GIVEN EXERCISE =
Set down every entry word for word. Omit the pictures.

DATA ROWS =
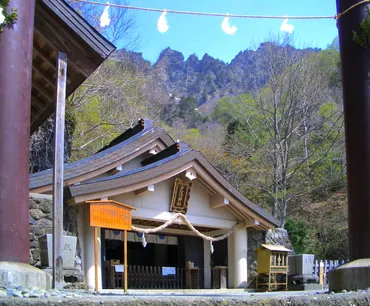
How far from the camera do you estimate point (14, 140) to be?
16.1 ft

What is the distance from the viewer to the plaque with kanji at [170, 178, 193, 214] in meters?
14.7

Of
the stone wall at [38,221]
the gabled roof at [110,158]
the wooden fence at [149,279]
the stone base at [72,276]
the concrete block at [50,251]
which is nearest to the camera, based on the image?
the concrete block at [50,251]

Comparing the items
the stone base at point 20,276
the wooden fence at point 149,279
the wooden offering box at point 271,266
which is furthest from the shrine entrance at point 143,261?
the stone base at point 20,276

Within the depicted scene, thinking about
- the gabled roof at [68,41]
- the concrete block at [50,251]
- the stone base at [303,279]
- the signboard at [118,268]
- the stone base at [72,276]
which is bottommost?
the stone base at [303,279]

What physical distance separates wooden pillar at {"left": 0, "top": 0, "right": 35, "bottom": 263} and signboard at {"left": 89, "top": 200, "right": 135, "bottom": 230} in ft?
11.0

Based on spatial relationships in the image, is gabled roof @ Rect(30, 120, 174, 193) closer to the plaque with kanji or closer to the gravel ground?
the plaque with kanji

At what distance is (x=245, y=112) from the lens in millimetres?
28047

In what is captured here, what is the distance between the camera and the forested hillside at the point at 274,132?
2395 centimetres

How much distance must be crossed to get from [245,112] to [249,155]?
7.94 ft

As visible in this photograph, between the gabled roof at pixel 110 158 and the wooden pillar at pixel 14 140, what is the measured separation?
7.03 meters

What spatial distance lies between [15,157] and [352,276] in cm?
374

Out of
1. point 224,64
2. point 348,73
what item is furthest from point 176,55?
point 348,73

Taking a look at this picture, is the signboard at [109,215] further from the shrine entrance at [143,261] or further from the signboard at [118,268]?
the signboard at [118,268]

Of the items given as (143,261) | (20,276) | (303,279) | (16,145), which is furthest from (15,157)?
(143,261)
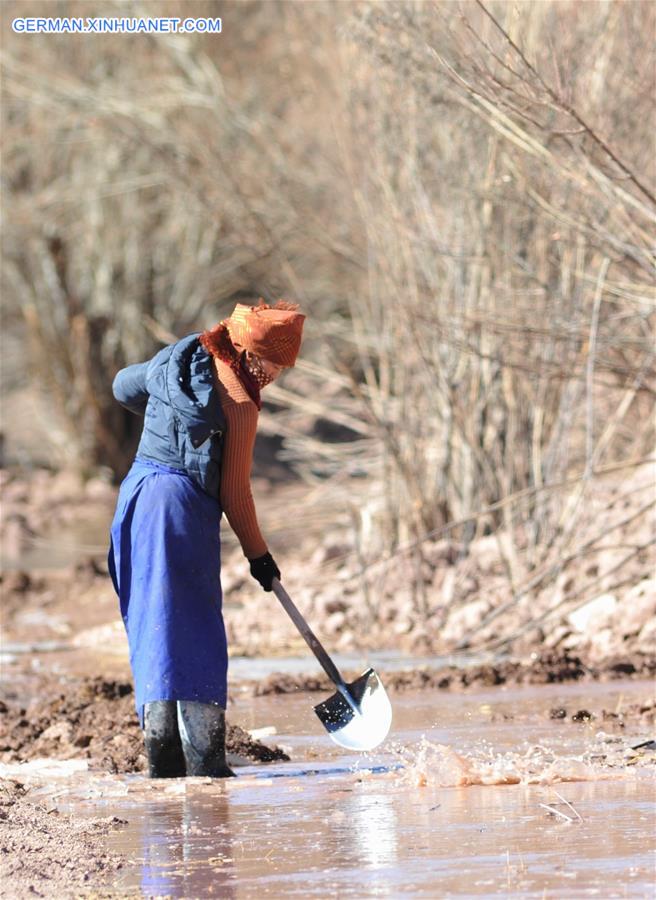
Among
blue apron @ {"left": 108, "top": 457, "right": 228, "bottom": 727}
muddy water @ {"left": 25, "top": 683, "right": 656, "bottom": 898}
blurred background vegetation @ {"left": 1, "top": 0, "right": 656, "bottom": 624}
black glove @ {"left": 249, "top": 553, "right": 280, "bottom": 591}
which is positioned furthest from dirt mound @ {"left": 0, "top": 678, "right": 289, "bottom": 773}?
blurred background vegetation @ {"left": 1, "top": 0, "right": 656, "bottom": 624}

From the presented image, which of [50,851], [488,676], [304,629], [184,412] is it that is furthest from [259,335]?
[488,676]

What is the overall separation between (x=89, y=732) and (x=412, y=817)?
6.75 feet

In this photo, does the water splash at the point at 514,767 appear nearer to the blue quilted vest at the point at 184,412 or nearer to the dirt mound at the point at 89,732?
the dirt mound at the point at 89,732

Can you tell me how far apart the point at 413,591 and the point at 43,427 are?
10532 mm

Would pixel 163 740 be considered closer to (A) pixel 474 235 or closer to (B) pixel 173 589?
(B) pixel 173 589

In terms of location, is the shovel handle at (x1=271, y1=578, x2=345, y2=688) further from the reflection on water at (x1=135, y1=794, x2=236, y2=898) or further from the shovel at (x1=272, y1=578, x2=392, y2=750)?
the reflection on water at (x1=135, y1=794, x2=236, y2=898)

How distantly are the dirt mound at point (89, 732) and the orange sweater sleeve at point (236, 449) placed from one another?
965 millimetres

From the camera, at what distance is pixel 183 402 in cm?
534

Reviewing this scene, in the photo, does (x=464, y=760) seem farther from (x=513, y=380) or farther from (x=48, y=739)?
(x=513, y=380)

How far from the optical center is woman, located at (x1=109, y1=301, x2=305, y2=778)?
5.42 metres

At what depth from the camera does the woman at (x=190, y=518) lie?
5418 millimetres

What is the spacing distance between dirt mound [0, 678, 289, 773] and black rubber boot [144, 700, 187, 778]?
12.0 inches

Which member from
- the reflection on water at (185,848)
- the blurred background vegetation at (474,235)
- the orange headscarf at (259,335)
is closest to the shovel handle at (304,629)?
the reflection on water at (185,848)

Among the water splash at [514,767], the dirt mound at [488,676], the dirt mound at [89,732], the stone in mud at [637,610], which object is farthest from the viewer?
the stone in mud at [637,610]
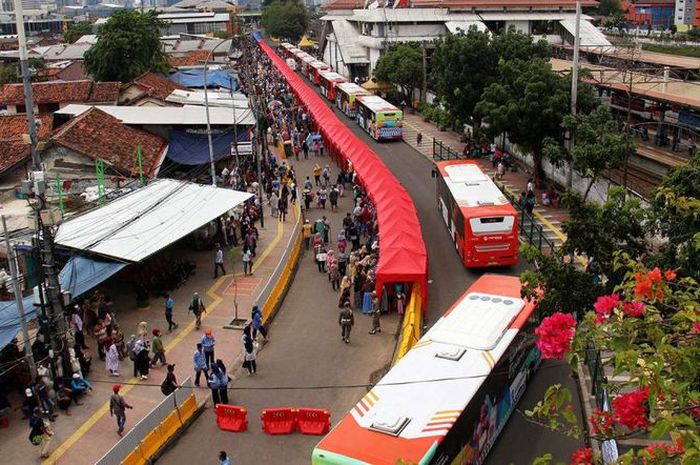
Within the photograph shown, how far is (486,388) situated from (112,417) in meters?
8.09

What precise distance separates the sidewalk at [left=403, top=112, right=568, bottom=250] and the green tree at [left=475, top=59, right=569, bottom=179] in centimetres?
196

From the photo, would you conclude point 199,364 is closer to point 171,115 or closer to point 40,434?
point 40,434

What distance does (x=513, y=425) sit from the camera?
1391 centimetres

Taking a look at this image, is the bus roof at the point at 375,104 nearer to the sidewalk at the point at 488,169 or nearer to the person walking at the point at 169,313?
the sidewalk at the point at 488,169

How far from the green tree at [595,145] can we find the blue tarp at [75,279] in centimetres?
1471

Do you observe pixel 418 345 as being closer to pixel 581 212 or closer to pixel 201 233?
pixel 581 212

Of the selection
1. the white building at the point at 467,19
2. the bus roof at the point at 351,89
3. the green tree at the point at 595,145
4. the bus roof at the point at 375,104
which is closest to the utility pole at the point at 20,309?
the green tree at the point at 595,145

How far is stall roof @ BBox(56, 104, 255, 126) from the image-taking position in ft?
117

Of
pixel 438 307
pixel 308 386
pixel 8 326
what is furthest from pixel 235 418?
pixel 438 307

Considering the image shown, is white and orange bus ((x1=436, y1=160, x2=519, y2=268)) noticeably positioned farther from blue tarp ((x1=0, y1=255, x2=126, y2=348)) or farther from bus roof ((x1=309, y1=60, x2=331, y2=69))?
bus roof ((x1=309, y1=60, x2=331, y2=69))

SOLUTION TO THIS EXERCISE =
How far from the camera do you estimate point (14, 140) to be?
16.1 ft

What is the distance from the viewer to the plaque with kanji at [170, 178, 193, 214] in meters?
14.7

Of
the stone wall at [38,221]
the gabled roof at [110,158]
the wooden fence at [149,279]
the stone base at [72,276]
the concrete block at [50,251]
which is nearest to the camera, based on the image?
the concrete block at [50,251]

Comparing the items
the stone base at point 20,276
the wooden fence at point 149,279
the wooden offering box at point 271,266
which is furthest from the shrine entrance at point 143,261?
the stone base at point 20,276

Within the depicted scene, thinking about
- the gabled roof at [68,41]
- the concrete block at [50,251]
- the stone base at [303,279]
- the signboard at [118,268]
- the stone base at [72,276]
which is bottommost?
the stone base at [303,279]

What physical distance separates wooden pillar at {"left": 0, "top": 0, "right": 35, "bottom": 263} and signboard at {"left": 89, "top": 200, "right": 135, "bottom": 230} in ft?
11.0

Based on spatial relationships in the image, is gabled roof @ Rect(30, 120, 174, 193) closer to the plaque with kanji or closer to the gravel ground?
the plaque with kanji

At what distance is (x=245, y=112) from the lens in millimetres?
28047

In what is captured here, what is the distance between the camera and the forested hillside at the point at 274,132?
2395 centimetres

How much distance must be crossed to get from [245,112] to [249,155]?
7.94 ft

As visible in this photograph, between the gabled roof at pixel 110 158 and the wooden pillar at pixel 14 140, what is the measured separation?
7.03 meters

What spatial distance lies between [15,157] and [352,276] in cm?
374

Out of
1. point 224,64
2. point 348,73
what item is furthest from point 176,55?
point 348,73

Taking a look at this picture, is the signboard at [109,215] further from the shrine entrance at [143,261] or further from the signboard at [118,268]?
the signboard at [118,268]

Of the items given as (143,261) | (20,276) | (303,279) | (16,145), which is furthest from (15,157)?
(143,261)
Among
blue apron @ {"left": 108, "top": 457, "right": 228, "bottom": 727}
muddy water @ {"left": 25, "top": 683, "right": 656, "bottom": 898}
blurred background vegetation @ {"left": 1, "top": 0, "right": 656, "bottom": 624}
black glove @ {"left": 249, "top": 553, "right": 280, "bottom": 591}
which is positioned furthest from dirt mound @ {"left": 0, "top": 678, "right": 289, "bottom": 773}?
blurred background vegetation @ {"left": 1, "top": 0, "right": 656, "bottom": 624}

From the presented image, which of [50,851], [488,676], [304,629], [184,412] is it that is furthest from [259,335]?
[488,676]

What is the overall separation between (x=89, y=732) and (x=412, y=817)?
6.75 feet

In this photo, does the water splash at the point at 514,767 appear nearer to the blue quilted vest at the point at 184,412 or nearer to the dirt mound at the point at 89,732?
the dirt mound at the point at 89,732

Can you tell me how far apart the point at 413,591 and the point at 43,427 are?
10532 mm

Would pixel 163 740 be considered closer to (A) pixel 474 235 or closer to (B) pixel 173 589?
(B) pixel 173 589

In terms of location, is the shovel handle at (x1=271, y1=578, x2=345, y2=688) further from the reflection on water at (x1=135, y1=794, x2=236, y2=898) or further from the shovel at (x1=272, y1=578, x2=392, y2=750)?
the reflection on water at (x1=135, y1=794, x2=236, y2=898)

How distantly are the dirt mound at point (89, 732) and the orange sweater sleeve at point (236, 449) placed from one another?
965 millimetres

From the camera, at what distance is pixel 183 402 in cm?
534

Reviewing this scene, in the photo, does (x=464, y=760) seem farther from (x=513, y=380) or farther from (x=48, y=739)?
(x=513, y=380)

How far from the optical center is woman, located at (x1=109, y1=301, x2=305, y2=778)?
5.42 metres

At what depth from the camera does the woman at (x=190, y=518) lie?
5418 millimetres

What is the spacing distance between dirt mound [0, 678, 289, 773] and black rubber boot [144, 700, 187, 778]?
12.0 inches

Which member from
- the reflection on water at (185,848)
- the blurred background vegetation at (474,235)
- the orange headscarf at (259,335)
is closest to the shovel handle at (304,629)?
the reflection on water at (185,848)

Among the water splash at [514,767], the dirt mound at [488,676], the dirt mound at [89,732], the stone in mud at [637,610], which object is farthest from the viewer?
the stone in mud at [637,610]
Within the photograph shown, how far is (486,388) situated from (112,417) in meters?
8.09

What precise distance separates the sidewalk at [left=403, top=112, right=568, bottom=250] and the green tree at [left=475, top=59, right=569, bottom=179] in centimetres?
196

From the photo, would you conclude point 199,364 is closer to point 171,115 or closer to point 40,434?
point 40,434

What distance does (x=513, y=425) sit from the camera?
1391 centimetres

Taking a look at this image, is the bus roof at the point at 375,104 nearer to the sidewalk at the point at 488,169 or nearer to the person walking at the point at 169,313?
the sidewalk at the point at 488,169

How far from the green tree at [595,145] can we find the blue tarp at [75,279] in centimetres?
1471

Do you observe pixel 418 345 as being closer to pixel 581 212 or closer to pixel 201 233?
pixel 581 212

Of the selection
1. the white building at the point at 467,19
2. the bus roof at the point at 351,89
3. the green tree at the point at 595,145
4. the bus roof at the point at 375,104
which is closest to the utility pole at the point at 20,309?
the green tree at the point at 595,145

How far is stall roof @ BBox(56, 104, 255, 126) from the image-taking position in ft?
117

Of
pixel 438 307
pixel 308 386
pixel 8 326
what is furthest from pixel 235 418?
pixel 438 307

Considering the image shown, is white and orange bus ((x1=436, y1=160, x2=519, y2=268)) noticeably positioned farther from blue tarp ((x1=0, y1=255, x2=126, y2=348)) or farther from bus roof ((x1=309, y1=60, x2=331, y2=69))?
bus roof ((x1=309, y1=60, x2=331, y2=69))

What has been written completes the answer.